Oliver snorted and turned back to the porthole. “He puts you through quite a lot of heartbreak for love—”

“Enough.” I crossed the room and thrust my hands at him. “I want these cuts healed, so do it.”

“You want me to heal your grief, you mean.” He withdrew his flask and gulped back liquor. “Just admit it, El. You want me to erase all your sadness. Well, I fear I cannot. Nothing can heal that sort of wound. Though you might try this.” He offered me the flask.

“No.” A frustrated hunger burned in my stomach, briefly erasing the stab of loss. The knife of regret. “You will heal me now, Ollie.”

“Or what?” He straightened. “Will you command me?”

“Yes.”

His eyes flashed. “Do it then. Command your tool. Just as you did last night when you scorched away part of my very being with electricity. Just as you always do when you want something.”

My breath hiccupped. I deserved Oliver’s temper for what had happened in Paris. Yet when I had commanded him to grab a crystal clamp—a device that produced electricity from quartz—I hadn’t known the electricity would kill a piece of his soul.

But he had been the one to manipulate me into binding to him. He had become my tool willingly, and he had given me a two-month deadline by which I had to set him free.

“Use me, Eleanor.” Oliver leaned toward me. “Betray me so that for that brief moment while my magic keeps you warm, you can pretend your life is not broken. Why, I bet if you try hard enough, you could even pretend your mother is still alive.”

His words crashed into me. I rocked back on my heels, and all my guilt for mistreating him vanished.

“Heal me,” I said. “Heal my wounds now, Oliver. Sum veritas.” The words of command slid off my tongue like snakes, and instantly Oliver’s eyes ignited with bright blue magic.

His flask fell to the floor. He grabbed me and viciously squeezed my hands in his—so tightly that my cuts ripped wider and the splinters dug deeper.

Then through clenched teeth, he began to murmur. A heartbeat passed. Two more . . . until finally the warmth came—a sparkling, pure heat a thousand times more comforting than alcohol or an embrace. It washed over me, through me.

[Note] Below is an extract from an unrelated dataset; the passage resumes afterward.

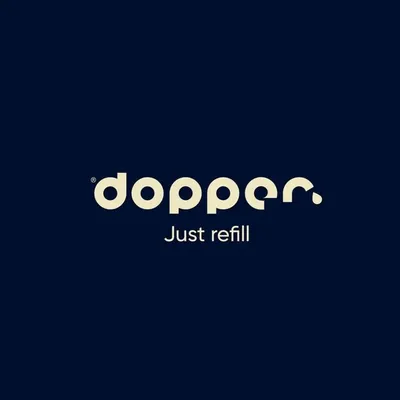 Dopper profile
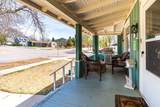 146 16th Street - Photo 8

It circled around my heart and then settled into every piece of my soul.

And one by one, the splinters wriggled out of my skin. The lacerations on my hands and knees closed up, and the pain around my heart eased. When the last cut was finally healed, Oliver flung away my hands and stalked to the door. “You will push everyone away,” he growled beneath his breath. “Just like he did, you will lose us all.”

He. Elijah. My brother.

Oliver grabbed for the doorknob.

“Wait,” I called. I finally felt strong again. I finally felt alive.

Stooping down, I retrieved Oliver’s flask. He drank too much, my demon. It might dull his grief, but he was wrong: magic did heal mine.

I stepped toward him. “I am not Elijah.”

“Yet you are becoming him.” His golden eyes met mine, glowing in time to his pulse. “All you care about is how the magic makes you feel. How is that so different from your brother?”

“You were the one who introduced me to power.”